Ulaanbaatar, Mongolia Report of what it's like to live there - 02/05/11
Personal Experiences from Ulaanbaatar, Mongolia
1. Was this post your first expatriate experience? If not, what other cities have you lived in as an expat?
No. It's my third expat experience.
2. What is your home city/country? How long is the trip to post from there, with what connections? How easy/difficult is it to travel to this city/country?
Washington, D.C. is my home base. It takes at least 30 hours via plane from Ulaanbaatar to Washington Dulles. There are no direct flights from Mongolia to any part of the U.S. All flights go through Seoul, Beijing or Moscow.
3. How long have you lived here?
Currently living in Ulaanbaatar; have been here for about a year.
4. What brought you to this city (e.g. diplomatic mission, business, NGO, teaching, retirement, etc.)?
Foreign Service employee with the U.S. Embassy
Housing, Groceries & Food:
1. What is your housing like? What are typical housing sizes, locations, and commute times for expatriates?

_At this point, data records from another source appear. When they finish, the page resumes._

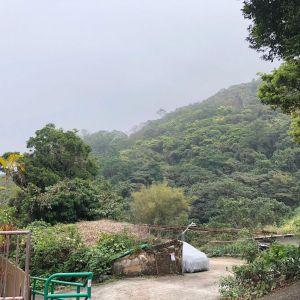 西貢 壁屋新村(金葉庭)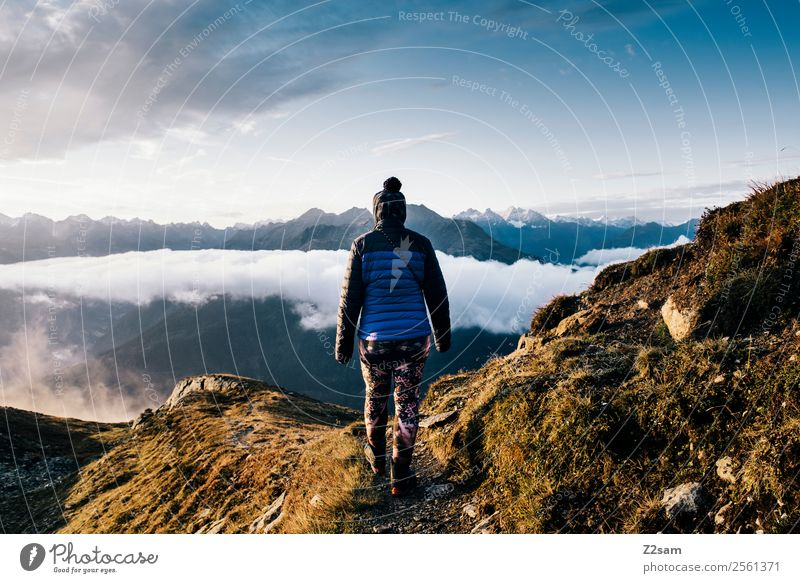 Hiking | Sunrise | Summit Mountain Feasts & Celebrations Young woman Youth (Young adults) 18 - 30 years Adults Nature Landscape Sky Clouds Summer Alps Peak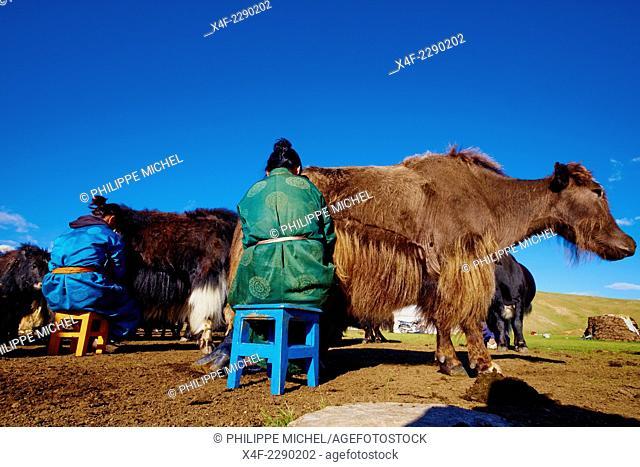 Mongolia, Bayankhongor province, nomad camp, time to milk the yak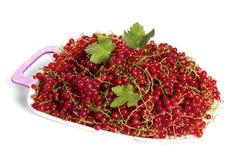 Skörd för röd vinbär Royaltyfria Bilder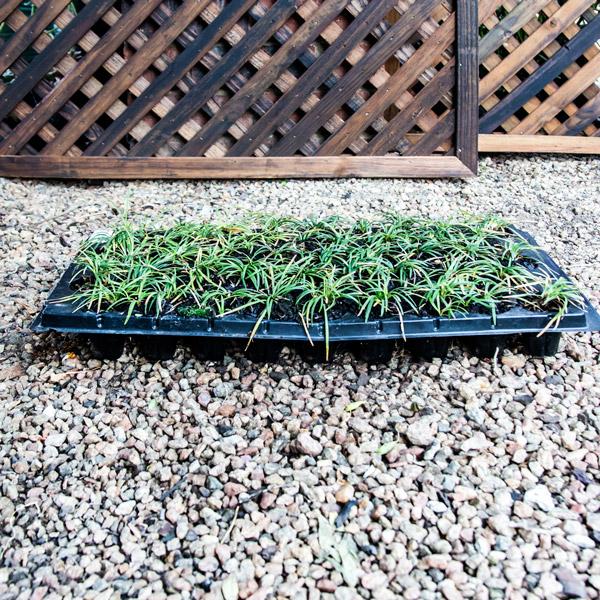 Ophiopogon japonicus - Mondo Grass 2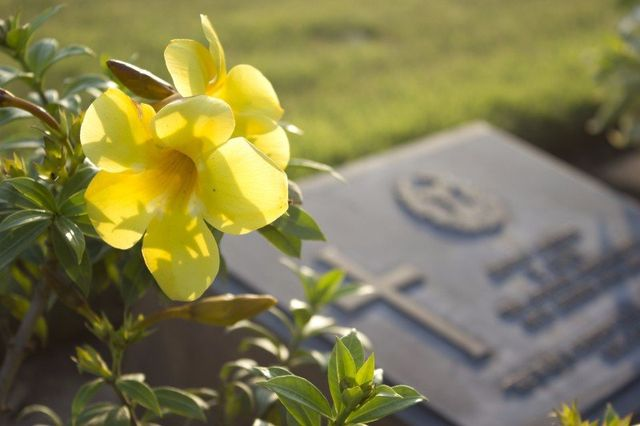 un fiore giallo è accanto una lapide in marmo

Housing for direct-hires with the U.S. Embassy is very nice. The city may be a dump, but it's refreshing to live in a spacious, Westernized home. Some of the homes have heated floors, Jacuzzis and saunas. Traffic is gridlocked during commuting hours; an hour to travel two miles is commonplace.

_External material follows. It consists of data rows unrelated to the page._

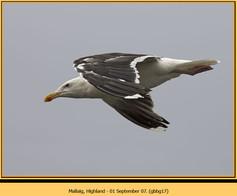 gt-b-backed-gull-17.jpg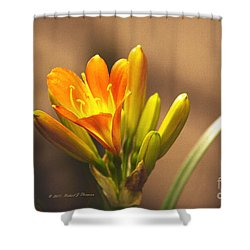 Single Kaffir Lily Bloom Shower Curtain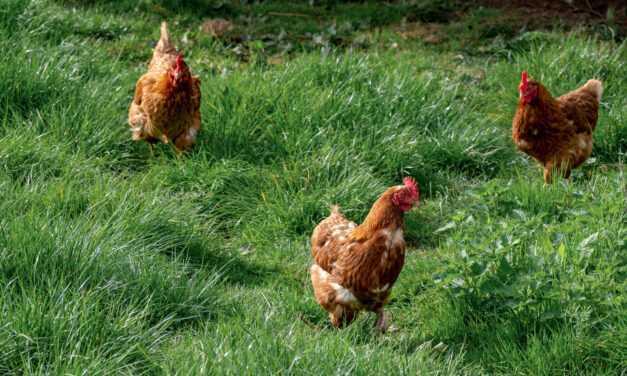 Gripa aviară: măsuri ce trebuie luate de crescătorii de păsări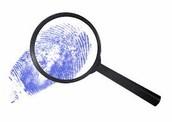 Government Investigator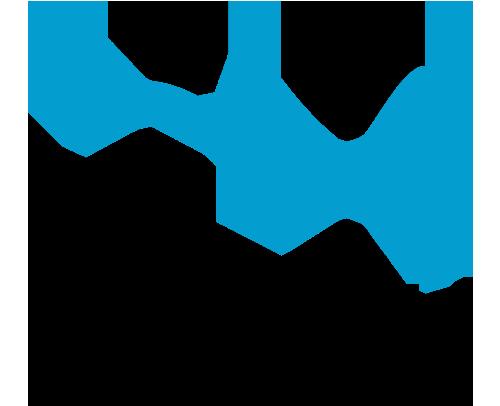 Air nolisé logo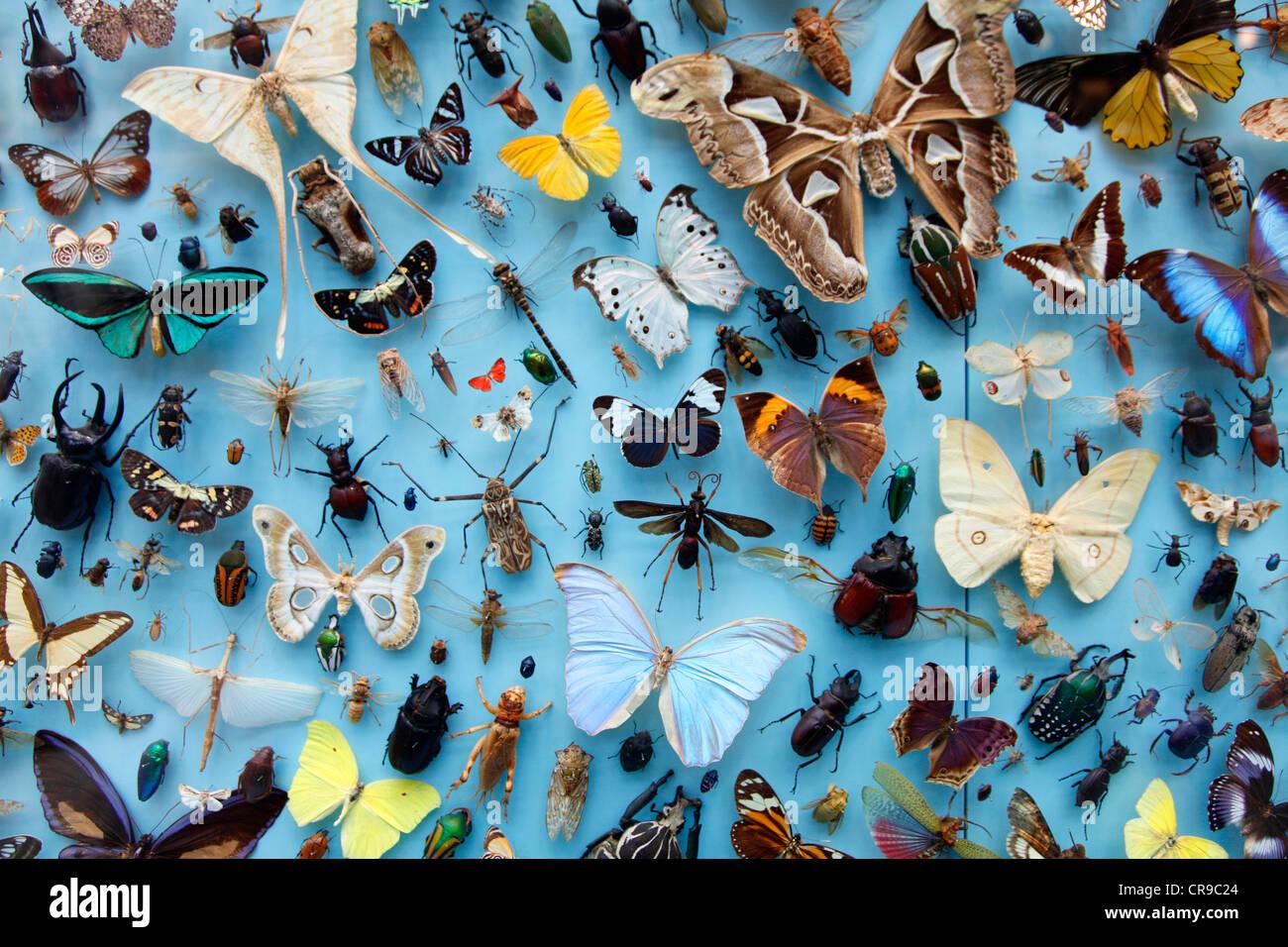 Sammlung von Insekten, Schmetterlinge, Schmetterlinge, Käfer aus rund um die Welt, die University Museum of Stockbild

2. How would you describe the availability and cost of groceries and household supplies relative to your home country?
Groceries are expensive. Most items are imported from either China or Russia. Items imported from the U.S. are grossly inflated to account for shipping, customs and taxes.
3. What household or grocery items do you wish you had shipped to post?
Junk food (Doritos, Oreos, cereal, etc.) and salsa. But eat them fast. Since it's so dry here, everything rots super fast.
4. What typical restaurants, food delivery services, and/or takeout options are popular among expatriates?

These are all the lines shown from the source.